__Material to process__.
- Opening Delimiter -
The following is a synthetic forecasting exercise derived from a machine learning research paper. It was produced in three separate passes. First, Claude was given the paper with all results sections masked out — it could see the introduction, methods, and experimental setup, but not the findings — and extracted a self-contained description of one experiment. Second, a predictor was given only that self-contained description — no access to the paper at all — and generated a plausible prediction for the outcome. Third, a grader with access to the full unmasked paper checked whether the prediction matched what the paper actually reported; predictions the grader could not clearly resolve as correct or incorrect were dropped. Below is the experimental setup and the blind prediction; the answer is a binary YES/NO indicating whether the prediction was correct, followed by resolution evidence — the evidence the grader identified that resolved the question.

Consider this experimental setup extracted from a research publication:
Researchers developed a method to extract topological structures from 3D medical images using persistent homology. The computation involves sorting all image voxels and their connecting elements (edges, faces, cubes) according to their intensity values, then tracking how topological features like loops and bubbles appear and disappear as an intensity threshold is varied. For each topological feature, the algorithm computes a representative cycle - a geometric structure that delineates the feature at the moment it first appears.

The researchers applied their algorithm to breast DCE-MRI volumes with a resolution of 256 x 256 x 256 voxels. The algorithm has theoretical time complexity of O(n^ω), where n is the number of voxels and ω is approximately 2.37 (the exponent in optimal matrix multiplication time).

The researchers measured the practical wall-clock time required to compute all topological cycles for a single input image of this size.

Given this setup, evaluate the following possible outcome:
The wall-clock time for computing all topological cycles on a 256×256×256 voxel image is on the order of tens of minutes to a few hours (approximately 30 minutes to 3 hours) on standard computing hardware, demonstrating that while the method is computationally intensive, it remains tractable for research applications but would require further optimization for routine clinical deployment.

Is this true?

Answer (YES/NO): NO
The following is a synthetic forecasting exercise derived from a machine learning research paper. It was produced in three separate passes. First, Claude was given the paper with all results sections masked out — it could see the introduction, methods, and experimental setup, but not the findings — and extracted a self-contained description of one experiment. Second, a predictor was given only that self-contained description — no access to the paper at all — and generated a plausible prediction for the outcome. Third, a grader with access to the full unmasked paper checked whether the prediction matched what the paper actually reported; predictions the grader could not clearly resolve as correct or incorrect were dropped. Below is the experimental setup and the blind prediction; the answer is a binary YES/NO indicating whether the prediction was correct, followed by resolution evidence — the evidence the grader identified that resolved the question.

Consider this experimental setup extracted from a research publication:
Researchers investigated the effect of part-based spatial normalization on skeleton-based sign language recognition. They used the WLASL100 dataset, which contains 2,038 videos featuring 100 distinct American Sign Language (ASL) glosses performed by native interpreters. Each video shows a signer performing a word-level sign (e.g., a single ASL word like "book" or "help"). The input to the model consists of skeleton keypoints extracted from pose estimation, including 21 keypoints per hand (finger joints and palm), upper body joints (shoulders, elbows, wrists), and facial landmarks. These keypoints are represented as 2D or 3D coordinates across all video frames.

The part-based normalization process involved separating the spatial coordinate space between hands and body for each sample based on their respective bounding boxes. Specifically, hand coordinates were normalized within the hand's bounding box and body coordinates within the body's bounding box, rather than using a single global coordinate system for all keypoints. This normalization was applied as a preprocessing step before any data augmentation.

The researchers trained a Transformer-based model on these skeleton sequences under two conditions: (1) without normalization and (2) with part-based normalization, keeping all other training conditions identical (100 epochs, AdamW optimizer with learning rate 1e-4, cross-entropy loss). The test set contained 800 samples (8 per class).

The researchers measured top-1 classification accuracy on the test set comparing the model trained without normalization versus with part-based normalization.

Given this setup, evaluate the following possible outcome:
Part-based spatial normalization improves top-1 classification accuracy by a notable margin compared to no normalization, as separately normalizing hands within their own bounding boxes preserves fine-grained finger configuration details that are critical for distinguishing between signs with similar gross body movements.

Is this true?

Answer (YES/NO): YES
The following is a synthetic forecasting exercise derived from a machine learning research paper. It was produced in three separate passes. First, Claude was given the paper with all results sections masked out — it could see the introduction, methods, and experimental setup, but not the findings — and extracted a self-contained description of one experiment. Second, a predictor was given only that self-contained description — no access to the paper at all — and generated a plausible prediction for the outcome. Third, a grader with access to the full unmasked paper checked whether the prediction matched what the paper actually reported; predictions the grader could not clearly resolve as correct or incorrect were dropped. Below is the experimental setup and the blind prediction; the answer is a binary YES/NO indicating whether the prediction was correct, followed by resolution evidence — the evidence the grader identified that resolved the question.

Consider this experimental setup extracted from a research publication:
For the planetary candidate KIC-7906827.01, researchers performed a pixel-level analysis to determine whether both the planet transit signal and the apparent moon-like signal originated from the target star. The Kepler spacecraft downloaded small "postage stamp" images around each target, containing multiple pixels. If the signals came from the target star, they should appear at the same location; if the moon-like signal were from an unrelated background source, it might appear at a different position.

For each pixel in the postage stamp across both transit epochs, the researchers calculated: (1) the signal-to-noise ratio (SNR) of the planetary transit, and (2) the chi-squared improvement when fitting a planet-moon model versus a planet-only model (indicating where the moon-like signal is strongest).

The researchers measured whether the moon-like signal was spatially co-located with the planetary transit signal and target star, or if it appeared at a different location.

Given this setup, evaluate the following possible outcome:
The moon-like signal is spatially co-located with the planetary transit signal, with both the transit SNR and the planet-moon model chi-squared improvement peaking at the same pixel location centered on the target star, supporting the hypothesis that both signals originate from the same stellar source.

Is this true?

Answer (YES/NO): YES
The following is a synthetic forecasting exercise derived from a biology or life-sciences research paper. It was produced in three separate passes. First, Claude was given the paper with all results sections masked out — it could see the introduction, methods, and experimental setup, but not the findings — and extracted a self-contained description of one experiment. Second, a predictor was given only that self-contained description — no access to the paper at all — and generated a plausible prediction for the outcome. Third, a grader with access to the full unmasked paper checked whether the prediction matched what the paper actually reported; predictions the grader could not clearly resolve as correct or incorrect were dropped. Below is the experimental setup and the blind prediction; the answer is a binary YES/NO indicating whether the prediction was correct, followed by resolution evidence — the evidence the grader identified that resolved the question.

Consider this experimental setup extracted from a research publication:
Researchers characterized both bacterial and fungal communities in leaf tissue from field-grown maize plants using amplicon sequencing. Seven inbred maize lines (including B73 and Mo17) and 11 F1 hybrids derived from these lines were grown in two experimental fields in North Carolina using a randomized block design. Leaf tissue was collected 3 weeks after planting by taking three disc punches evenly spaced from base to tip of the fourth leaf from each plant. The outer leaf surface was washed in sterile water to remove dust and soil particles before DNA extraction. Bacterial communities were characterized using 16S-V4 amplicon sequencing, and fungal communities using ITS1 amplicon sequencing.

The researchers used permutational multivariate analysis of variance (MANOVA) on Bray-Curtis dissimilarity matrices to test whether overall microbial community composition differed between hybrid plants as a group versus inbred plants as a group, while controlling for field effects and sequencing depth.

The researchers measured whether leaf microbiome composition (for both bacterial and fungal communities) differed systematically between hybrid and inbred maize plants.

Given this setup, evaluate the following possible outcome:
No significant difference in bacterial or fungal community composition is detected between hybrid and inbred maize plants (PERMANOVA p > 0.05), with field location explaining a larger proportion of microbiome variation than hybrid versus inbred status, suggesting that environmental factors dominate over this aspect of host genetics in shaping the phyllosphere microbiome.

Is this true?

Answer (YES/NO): NO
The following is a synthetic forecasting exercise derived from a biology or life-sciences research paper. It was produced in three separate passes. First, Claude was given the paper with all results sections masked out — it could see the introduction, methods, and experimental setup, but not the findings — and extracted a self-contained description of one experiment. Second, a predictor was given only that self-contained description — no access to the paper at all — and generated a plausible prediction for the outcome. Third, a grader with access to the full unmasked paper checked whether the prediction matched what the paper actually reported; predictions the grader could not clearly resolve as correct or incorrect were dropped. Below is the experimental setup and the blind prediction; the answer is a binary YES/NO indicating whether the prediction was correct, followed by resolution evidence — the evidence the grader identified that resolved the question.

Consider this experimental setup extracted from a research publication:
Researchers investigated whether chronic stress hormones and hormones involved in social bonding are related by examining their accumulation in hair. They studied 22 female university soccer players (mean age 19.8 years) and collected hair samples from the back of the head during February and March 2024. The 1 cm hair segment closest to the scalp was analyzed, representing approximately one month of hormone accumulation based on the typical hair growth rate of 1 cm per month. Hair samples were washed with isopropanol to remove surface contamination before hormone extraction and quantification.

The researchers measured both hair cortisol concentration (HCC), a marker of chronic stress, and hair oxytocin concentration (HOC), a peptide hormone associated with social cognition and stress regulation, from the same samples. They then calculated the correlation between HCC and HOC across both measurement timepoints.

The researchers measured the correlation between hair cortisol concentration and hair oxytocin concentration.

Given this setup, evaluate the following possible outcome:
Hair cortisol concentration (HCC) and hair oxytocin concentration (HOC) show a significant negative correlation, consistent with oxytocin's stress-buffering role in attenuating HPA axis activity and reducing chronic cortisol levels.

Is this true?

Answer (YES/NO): NO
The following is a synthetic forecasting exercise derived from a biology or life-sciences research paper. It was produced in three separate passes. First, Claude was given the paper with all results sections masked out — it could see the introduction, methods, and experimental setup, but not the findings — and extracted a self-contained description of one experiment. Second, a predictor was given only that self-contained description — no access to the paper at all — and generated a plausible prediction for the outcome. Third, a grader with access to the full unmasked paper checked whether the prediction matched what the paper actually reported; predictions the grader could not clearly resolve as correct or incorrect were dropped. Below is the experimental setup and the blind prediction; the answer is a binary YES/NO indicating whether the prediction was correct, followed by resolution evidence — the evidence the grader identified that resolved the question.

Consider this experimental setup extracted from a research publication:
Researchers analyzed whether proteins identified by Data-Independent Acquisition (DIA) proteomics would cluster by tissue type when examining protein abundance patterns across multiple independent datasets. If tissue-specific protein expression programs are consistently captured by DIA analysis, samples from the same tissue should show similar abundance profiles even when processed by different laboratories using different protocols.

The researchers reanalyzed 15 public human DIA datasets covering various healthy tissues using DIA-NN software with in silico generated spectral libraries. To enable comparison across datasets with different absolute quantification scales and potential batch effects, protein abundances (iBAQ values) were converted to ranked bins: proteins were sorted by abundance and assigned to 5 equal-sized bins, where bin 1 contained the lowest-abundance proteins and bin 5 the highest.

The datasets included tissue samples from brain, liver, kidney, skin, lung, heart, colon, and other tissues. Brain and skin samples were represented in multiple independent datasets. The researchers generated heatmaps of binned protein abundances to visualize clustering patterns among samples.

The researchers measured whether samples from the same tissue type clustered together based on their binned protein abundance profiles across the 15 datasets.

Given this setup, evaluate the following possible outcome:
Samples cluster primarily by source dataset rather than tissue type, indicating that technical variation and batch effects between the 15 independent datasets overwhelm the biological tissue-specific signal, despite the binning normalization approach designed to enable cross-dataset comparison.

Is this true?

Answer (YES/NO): NO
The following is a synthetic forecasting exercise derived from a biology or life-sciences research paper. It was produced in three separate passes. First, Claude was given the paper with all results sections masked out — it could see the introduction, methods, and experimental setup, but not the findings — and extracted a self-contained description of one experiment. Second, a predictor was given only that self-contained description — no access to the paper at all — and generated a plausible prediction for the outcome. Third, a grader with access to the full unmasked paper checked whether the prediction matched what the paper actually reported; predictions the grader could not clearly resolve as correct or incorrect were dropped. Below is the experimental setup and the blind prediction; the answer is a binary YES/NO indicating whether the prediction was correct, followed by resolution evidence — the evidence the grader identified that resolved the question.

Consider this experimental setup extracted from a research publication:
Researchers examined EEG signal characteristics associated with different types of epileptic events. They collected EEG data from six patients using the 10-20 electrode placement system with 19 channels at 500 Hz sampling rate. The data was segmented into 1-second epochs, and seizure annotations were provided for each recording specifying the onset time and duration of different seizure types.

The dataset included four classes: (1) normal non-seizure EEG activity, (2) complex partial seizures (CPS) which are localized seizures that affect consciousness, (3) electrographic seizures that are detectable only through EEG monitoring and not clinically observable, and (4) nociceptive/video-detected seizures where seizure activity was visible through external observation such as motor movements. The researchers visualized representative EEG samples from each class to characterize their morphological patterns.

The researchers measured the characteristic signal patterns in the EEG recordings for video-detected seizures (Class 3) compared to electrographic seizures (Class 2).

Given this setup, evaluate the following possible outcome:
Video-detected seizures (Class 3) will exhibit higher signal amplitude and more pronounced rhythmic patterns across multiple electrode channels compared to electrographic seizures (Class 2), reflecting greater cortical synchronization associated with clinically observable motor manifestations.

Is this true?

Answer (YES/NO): NO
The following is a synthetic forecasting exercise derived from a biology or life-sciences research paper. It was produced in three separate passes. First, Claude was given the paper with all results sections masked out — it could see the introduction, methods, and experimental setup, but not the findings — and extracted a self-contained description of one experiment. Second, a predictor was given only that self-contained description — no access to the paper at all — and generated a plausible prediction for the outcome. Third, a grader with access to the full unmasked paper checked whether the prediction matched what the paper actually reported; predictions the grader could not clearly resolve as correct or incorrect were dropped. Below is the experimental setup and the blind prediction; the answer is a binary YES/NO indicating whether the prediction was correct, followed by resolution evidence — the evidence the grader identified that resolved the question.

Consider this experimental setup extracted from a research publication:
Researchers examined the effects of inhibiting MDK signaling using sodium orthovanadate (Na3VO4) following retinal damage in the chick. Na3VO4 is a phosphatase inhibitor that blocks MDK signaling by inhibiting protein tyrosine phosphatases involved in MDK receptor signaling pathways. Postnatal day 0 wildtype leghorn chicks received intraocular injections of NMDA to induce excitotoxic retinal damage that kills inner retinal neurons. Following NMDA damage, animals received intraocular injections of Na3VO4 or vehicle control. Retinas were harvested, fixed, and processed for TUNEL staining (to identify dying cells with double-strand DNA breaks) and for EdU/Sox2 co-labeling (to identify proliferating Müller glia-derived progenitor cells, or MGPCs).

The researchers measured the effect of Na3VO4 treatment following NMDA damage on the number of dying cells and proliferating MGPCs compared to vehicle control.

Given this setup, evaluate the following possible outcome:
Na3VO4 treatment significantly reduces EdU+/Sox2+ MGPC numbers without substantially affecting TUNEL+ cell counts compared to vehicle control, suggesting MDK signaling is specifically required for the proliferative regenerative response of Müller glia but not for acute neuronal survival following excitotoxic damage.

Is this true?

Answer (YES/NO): NO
- Closing Delimiter -
__Directions for this task__. Match on "cortisol": copy every line in the records that has it.

__Expected answer__.
The researchers measured both hair cortisol concentration (HCC), a marker of chronic stress, and hair oxytocin concentration (HOC), a peptide hormone associated with social cognition and stress regulation, from the same samples. They then calculated the correlation between HCC and HOC across both measurement timepoints.
The researchers measured the correlation between hair cortisol concentration and hair oxytocin concentration.
Hair cortisol concentration (HCC) and hair oxytocin concentration (HOC) show a significant negative correlation, consistent with oxytocin's stress-buffering role in attenuating HPA axis activity and reducing chronic cortisol levels.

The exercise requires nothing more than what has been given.